The exercise: Using the entries below, transcribe exactly the line containing "In terms of" and each line that follows it to the end.

══ Information supplied

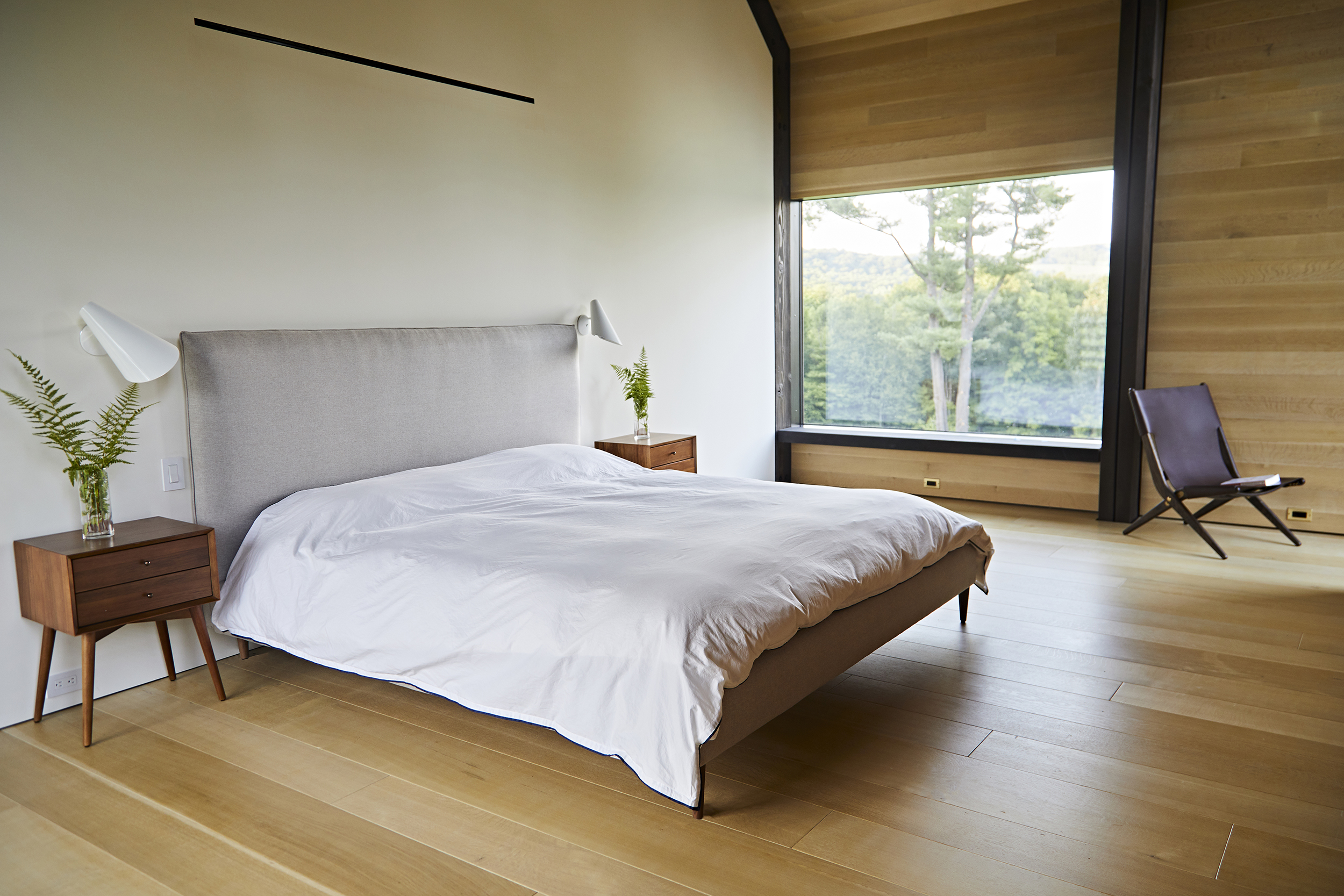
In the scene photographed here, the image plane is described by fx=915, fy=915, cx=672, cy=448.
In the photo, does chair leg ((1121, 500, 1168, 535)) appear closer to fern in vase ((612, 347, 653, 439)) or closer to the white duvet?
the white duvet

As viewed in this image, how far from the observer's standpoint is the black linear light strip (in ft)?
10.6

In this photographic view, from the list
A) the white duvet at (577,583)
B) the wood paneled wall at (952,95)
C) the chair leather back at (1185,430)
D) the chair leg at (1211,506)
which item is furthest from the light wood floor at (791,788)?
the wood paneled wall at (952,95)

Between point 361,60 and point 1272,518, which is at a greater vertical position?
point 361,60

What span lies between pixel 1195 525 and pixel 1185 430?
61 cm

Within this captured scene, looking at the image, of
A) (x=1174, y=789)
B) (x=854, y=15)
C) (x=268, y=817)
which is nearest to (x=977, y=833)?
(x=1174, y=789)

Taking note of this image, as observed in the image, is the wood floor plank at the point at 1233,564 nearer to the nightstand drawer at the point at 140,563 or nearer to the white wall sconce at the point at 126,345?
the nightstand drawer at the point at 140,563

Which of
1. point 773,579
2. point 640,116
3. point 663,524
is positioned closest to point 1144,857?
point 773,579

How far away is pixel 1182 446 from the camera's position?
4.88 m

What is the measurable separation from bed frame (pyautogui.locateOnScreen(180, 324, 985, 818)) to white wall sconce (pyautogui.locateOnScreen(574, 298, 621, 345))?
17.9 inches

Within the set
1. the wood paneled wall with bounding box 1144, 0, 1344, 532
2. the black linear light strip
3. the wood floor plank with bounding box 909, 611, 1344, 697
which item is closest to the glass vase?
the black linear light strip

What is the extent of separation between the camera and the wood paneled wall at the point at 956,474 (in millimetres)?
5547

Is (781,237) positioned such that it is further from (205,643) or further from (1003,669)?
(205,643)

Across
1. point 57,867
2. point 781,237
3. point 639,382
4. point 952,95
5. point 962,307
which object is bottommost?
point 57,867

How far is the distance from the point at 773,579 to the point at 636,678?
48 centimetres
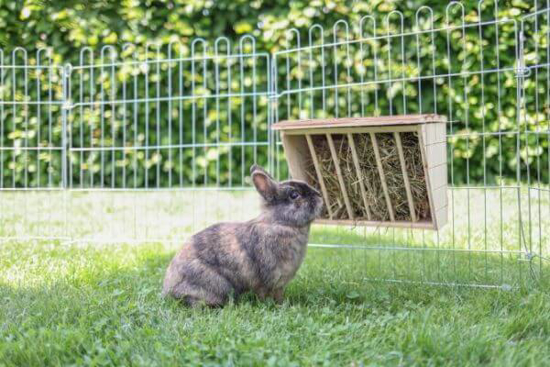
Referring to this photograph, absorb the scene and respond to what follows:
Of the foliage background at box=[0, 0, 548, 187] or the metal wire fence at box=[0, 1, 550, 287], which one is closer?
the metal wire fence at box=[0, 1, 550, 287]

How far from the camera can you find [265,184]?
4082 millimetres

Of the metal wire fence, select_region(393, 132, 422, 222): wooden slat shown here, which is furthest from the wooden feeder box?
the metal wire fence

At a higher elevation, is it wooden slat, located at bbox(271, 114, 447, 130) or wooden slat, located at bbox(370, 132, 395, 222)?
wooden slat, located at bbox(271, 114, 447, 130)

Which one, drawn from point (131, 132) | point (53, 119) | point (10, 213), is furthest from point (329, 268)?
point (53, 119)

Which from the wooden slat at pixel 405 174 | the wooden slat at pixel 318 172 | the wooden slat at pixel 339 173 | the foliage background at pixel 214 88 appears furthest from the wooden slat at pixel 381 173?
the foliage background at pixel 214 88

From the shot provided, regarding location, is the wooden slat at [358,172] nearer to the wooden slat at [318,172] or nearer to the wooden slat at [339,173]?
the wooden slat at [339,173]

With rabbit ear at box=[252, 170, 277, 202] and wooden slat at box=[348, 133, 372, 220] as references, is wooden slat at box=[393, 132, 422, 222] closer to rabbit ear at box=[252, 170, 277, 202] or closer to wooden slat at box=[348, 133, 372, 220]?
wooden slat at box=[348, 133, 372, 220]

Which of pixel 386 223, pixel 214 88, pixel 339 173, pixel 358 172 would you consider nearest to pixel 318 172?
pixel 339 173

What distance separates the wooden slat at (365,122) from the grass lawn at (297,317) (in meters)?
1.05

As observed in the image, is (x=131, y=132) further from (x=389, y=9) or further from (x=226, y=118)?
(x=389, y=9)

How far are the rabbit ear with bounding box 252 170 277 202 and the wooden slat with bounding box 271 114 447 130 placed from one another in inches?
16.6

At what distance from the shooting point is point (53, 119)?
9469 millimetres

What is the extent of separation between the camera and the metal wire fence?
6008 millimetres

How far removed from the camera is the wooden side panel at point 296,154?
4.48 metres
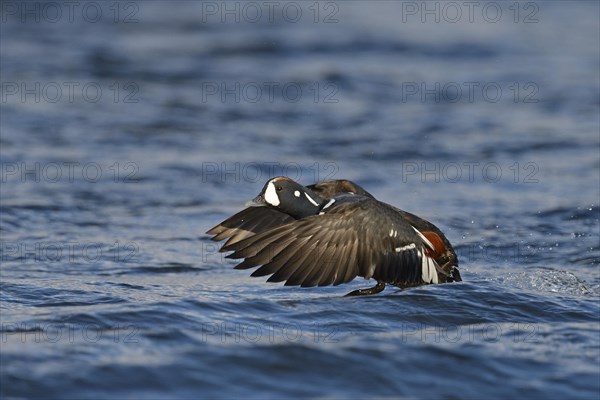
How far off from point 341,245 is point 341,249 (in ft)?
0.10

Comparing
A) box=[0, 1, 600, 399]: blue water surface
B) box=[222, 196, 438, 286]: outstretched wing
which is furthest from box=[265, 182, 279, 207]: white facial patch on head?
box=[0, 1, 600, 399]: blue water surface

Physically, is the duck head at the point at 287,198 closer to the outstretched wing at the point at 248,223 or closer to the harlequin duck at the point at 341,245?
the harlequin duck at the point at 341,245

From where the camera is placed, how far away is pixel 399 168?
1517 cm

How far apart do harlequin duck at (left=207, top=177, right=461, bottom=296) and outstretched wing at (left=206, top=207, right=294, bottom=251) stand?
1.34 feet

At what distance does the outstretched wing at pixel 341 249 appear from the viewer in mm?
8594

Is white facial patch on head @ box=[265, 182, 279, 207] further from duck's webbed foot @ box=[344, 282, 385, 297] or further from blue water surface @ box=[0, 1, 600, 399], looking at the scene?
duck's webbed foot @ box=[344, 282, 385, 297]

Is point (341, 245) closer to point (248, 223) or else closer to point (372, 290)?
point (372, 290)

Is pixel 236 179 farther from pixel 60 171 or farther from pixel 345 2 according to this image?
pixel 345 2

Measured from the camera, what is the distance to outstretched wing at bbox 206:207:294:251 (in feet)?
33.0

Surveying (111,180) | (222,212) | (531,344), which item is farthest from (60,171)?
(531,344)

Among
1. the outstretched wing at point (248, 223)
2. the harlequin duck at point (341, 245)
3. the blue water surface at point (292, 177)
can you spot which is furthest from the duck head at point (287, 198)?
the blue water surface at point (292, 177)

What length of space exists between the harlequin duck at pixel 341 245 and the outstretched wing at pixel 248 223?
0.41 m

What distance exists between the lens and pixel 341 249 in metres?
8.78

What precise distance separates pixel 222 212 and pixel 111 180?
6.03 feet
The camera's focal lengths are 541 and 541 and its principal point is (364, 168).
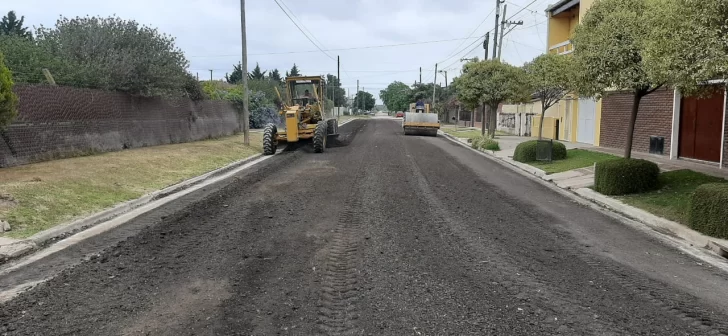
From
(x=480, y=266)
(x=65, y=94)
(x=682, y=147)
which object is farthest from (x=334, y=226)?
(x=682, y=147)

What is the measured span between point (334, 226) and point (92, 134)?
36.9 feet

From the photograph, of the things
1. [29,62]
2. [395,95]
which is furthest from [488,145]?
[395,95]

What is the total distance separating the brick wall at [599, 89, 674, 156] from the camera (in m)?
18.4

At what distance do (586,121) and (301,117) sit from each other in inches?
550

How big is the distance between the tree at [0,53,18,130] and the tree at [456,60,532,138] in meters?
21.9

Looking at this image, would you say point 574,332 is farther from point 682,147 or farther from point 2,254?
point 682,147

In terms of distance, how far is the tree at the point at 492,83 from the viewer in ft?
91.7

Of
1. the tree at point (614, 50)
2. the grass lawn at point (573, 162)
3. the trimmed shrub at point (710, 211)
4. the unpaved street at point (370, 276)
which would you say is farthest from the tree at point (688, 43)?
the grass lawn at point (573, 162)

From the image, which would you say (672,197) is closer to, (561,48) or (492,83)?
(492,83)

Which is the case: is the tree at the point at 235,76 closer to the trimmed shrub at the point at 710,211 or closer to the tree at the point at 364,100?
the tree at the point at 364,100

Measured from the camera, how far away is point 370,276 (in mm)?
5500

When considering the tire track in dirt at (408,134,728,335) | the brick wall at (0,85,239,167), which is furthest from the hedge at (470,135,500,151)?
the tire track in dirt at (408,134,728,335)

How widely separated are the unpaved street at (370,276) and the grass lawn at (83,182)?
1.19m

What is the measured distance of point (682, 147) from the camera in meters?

════

Correct answer:
In terms of distance, how far is the tree at the point at 492,83 from the viewer in ft?
91.7

Of
1. the tree at point (614, 50)
2. the grass lawn at point (573, 162)
3. the trimmed shrub at point (710, 211)
4. the unpaved street at point (370, 276)
which would you say is farthest from the tree at point (688, 43)?
the grass lawn at point (573, 162)

From the image, which would you say (672,197) is closer to, (561,48) or (492,83)?
(492,83)

Which is the case: is the tree at the point at 235,76 closer to the trimmed shrub at the point at 710,211 or closer to the tree at the point at 364,100?
the tree at the point at 364,100

Measured from the camera, how far away is point 370,276 (in mm)?
5500

When considering the tire track in dirt at (408,134,728,335) | the brick wall at (0,85,239,167), which is furthest from the hedge at (470,135,500,151)?
the tire track in dirt at (408,134,728,335)

How widely separated are the unpaved street at (370,276) and the grass lawn at (83,182)?
1.19m

What is the measured distance of point (682, 147) from the camera in meters?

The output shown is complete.